From: Dave Ramage on
Thanks for your time Jacob- this works just fine.

"Jacob Skaria" wrote:

> Dave, the earlier one work on the row number...If you have row/col "indexes"
> try the below version..
>
> =SUMPRODUCT(SUM(OFFSET(INDIRECT(CELL("address",Data_Table)),(Row_Index_List)-1,(Col_Index_List)-1)))
>
> --
> Jacob (MVP - Excel)
>
>
> "Jacob Skaria" wrote:
>
> > Hi Dave
> >
> > Try the below
> >
> > A1:A3 = row index
> > B1:B3 = col index
> >
> > Col A Col B
> > 1 4
> > 2 5
> > 3 6
> >
> > The below should sum up cells D1,E2 and F3...
> >
> > =SUMPRODUCT(SUM(OFFSET(A1,(A1:A3)-1,(B1:B3)-1)))
> >
> > --
> > Jacob (MVP - Excel)
> >
> >
> > "Dave Ramage" wrote:
> >
> > > I'm having problems getting an array formula like this to work:
> > > =SUM(INDEX(Data_Table,Row_Index_List,Col_Index_List))
> > >
> > > Basically, I have two columns of numbers that represent the row and column
> > > indexes from a data table (ranges Row_Index_List and Col_Index_List). I want
> > > to look up the numbers in the corresponding row/column of range Data_Table,
> > > and return the sum of all returned values.
> > >
> > > More detail: Row_Index_List and Col_Index_List are columns of (let's say)

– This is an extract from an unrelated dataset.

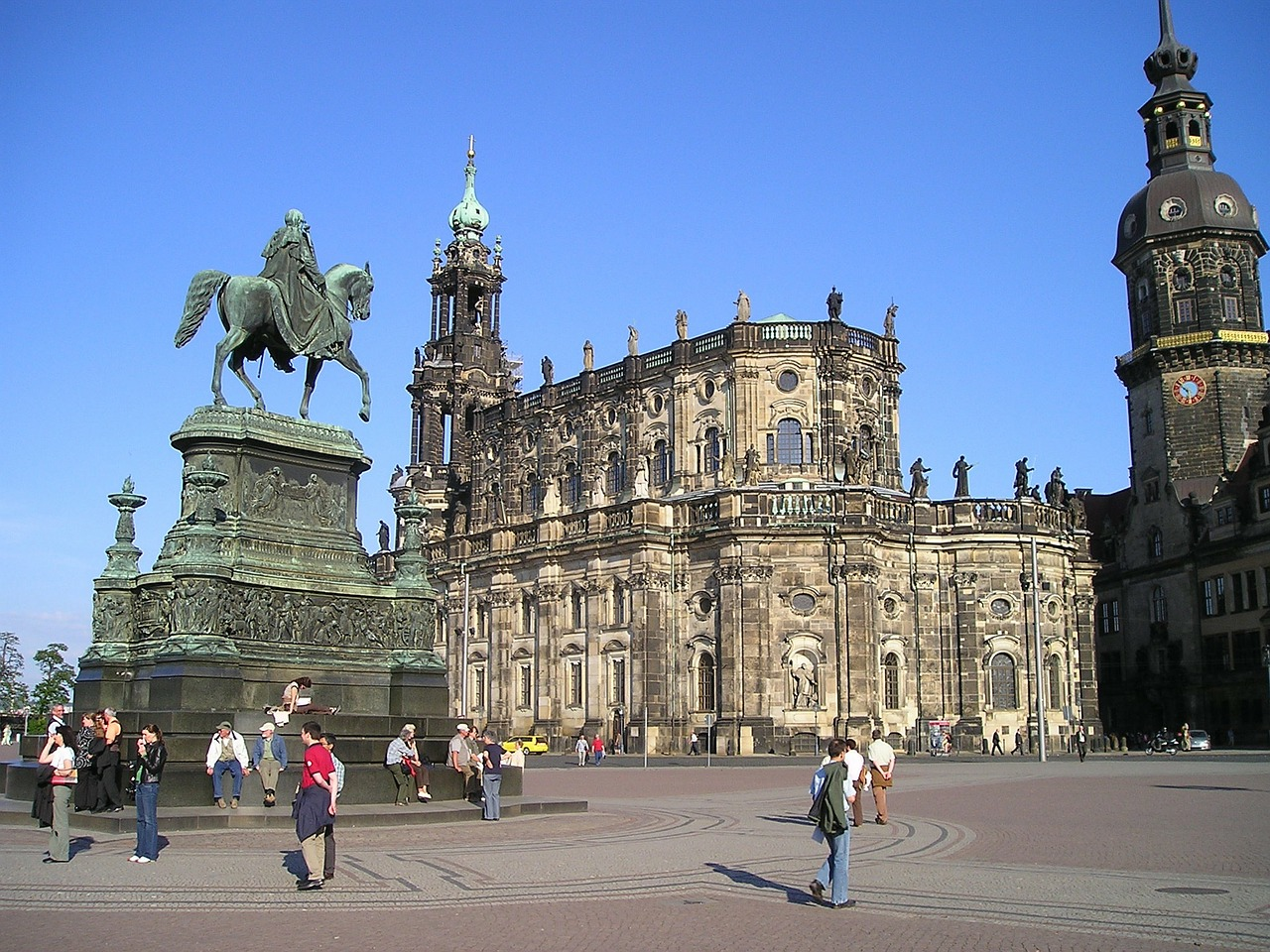 old town dresden statue free photo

> > > 100 cells, and Data_Table is a 7*5 range on the same sheet.
> > >
> > > It looks like the combination of SUM(INDEX(..)) does not work in an array
> > > formula. Can anyone suggest anything different. I have tried combinations of
> > > SUMIF, OFFSET, INDIRECT, SUMPRODUCT, but none seem to work. SUMIF gets close,
> > > but seems to return an array that is offset from the result I would expect.